Le Loup Argenté

 

Durant une nuit, un chaton blanc se perdit dans la forêt d'arbres touffus. Jouant, courant après un papillon de nuit, il tomba dans l'eau d'une rivière. Un loup argenté passait par là, et depuis la rive, vit le chaton. L'éclat de la lune se reflétait sur les ondes bleutées et agitées du courant. Les hululements des oiseaux nocturnes perturbaient le silence qui étreignait cette soirée. Quelque chose dans l'atmosphère lui dit qu'il devait sauver le petit animal, et c'est ce qu'il fit sans y penser deux fois.

Pendant des jours et des jours durant, le loup marcha dans la forêt, le chaton perché sur son dos. De cette manière, il chercha la mère du petit animal sans jamais retrouver sa trace. Évidemment, de longues pauses s'imposaient afin de se nourrir et de se reposer. Le loup chassa pour le petit comme un parent ferait pour sa progéniture et le laissa dormir près de lui, allant même jusqu'à le rassurer quand le chaton se mettait à miauler désespérément.

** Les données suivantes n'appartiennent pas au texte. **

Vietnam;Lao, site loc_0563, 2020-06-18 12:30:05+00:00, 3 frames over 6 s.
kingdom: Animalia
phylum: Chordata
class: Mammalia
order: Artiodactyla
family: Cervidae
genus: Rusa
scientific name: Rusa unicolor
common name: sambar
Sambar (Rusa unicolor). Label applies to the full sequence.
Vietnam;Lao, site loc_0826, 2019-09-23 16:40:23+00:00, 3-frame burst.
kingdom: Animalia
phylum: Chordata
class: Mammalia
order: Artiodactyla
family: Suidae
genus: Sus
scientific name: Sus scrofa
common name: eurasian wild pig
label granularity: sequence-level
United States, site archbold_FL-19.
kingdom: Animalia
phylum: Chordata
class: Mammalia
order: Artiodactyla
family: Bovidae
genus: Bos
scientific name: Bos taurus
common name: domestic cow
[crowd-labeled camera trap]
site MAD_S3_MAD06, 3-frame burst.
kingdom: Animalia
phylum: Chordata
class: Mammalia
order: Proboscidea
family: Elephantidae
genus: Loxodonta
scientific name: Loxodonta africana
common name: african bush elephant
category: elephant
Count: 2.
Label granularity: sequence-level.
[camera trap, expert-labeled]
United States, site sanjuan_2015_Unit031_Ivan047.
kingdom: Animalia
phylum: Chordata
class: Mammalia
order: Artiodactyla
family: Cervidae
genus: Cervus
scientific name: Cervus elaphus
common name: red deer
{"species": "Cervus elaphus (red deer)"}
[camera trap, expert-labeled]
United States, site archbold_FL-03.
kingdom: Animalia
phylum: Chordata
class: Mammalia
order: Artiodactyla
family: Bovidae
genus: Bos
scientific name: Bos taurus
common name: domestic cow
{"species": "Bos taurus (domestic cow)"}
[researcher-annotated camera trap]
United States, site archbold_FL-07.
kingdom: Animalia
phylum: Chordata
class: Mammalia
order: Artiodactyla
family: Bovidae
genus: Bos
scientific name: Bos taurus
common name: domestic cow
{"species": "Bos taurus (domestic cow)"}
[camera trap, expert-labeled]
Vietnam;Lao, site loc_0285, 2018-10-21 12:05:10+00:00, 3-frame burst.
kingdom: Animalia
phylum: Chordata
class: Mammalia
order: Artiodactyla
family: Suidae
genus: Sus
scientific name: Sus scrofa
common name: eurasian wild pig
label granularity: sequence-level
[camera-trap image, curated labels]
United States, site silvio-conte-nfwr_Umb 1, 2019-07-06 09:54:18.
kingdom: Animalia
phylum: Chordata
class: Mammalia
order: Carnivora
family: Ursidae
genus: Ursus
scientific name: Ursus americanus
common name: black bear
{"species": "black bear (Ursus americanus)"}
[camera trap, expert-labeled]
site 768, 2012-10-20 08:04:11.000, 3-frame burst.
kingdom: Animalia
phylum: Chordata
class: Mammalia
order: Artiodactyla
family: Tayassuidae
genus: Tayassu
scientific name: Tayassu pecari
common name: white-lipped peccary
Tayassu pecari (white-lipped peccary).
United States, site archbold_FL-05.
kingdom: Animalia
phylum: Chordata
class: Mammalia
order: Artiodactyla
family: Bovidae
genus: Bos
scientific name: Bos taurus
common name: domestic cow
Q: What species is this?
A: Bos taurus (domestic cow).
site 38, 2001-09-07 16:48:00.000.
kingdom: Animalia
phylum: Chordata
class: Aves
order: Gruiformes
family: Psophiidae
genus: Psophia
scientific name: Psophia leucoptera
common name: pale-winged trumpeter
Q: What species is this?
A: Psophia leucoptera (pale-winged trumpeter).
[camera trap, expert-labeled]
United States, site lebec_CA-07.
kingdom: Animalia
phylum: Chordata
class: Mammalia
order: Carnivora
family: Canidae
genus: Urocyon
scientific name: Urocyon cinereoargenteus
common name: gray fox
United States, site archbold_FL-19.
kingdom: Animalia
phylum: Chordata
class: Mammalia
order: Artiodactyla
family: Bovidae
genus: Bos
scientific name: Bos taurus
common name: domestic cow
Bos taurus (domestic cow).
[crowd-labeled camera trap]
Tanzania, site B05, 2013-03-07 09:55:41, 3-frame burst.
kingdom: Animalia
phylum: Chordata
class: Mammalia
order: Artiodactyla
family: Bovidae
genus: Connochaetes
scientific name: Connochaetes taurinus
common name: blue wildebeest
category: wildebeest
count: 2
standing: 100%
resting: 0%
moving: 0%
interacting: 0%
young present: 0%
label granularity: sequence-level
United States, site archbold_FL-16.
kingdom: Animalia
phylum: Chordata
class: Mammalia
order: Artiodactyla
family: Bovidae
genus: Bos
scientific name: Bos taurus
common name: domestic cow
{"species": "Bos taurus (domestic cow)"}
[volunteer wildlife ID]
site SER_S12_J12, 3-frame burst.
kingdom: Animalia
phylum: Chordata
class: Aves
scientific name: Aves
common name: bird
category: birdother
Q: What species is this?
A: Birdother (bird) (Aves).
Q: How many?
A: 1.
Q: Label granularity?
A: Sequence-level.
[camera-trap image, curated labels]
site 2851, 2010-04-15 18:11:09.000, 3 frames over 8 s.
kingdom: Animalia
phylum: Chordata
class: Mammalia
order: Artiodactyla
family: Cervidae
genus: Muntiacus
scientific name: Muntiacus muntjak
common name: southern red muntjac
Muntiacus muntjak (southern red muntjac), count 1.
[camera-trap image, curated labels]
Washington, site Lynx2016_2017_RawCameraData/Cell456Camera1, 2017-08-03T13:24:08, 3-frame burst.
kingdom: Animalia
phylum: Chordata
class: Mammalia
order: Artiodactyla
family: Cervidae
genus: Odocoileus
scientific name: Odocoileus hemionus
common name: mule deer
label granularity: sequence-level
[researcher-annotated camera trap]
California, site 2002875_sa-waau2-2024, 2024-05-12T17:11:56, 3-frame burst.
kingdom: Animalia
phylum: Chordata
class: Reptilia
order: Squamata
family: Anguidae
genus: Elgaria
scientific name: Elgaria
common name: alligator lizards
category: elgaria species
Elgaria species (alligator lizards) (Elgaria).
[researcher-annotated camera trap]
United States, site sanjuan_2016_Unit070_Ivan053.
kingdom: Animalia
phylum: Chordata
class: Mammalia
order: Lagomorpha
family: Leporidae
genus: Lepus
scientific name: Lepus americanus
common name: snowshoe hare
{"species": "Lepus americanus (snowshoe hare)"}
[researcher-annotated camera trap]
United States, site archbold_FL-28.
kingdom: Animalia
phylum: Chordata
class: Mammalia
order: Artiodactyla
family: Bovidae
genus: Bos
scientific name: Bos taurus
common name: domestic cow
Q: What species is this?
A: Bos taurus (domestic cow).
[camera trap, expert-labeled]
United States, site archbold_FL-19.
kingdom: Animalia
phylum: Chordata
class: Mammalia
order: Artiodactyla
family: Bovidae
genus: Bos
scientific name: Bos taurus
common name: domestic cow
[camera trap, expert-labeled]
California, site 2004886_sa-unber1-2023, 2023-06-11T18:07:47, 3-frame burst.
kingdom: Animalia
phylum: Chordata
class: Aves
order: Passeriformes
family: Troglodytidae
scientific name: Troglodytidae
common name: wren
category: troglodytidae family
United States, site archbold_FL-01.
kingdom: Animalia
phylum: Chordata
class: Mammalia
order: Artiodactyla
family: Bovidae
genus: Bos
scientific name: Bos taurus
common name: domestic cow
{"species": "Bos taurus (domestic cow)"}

Parfois, l'écho de ses gémissements douloureux résonnait dans la nuit noire, et le loup tâchait de le consoler tout en prenant garde à d'éventuels prédateurs qui pourraient les attaquer.

Après plusieurs jours, l'animal se rendit à l'évidence : il ne retrouverait jamais la chatte qui avait perdu son chaton. Sa décision étant prise, il ramena le chaton dans sa tanière et lui fit comprendre la situation. Le chaton pleura un long moment avant d'accepter ce qu'il lui arrivait.

Par la suite, le loup apprit au chaton à chasser dans l'immense forêt dans laquelle ils habitaient tous deux, et il lui enseigna également comment se mettre à l’abri des menaces qu'elle contenait.

Le gros et le petit animal s'entendaient comme s'ils avaient le même sang. Le chaton pouvait être féroce tel le loup, et le loup savait être doux comme le petit chat qui partageait son foyer.

Le chaton finit par grandir, devenant un chat intelligent, mais il ne quitta jamais le loup qui était maintenant son ami le plus proche.

« Qui aurait pensé que ces deux-là seraient amis ? disait mon père après avoir fini de raconter son histoire.

– Moi. » je chuchotais.

Et à la fin de l'histoire, le chat sauva le loup à son tour.

« Et la suite ? Ça ne peut pas finir comme ça... et je ne me suis même pas endormi.

– Tu n'as qu'à l'imaginer. »

Et c'est ainsi que j'appris qu'il faut surmonter les différences entre chacun d'entre nous.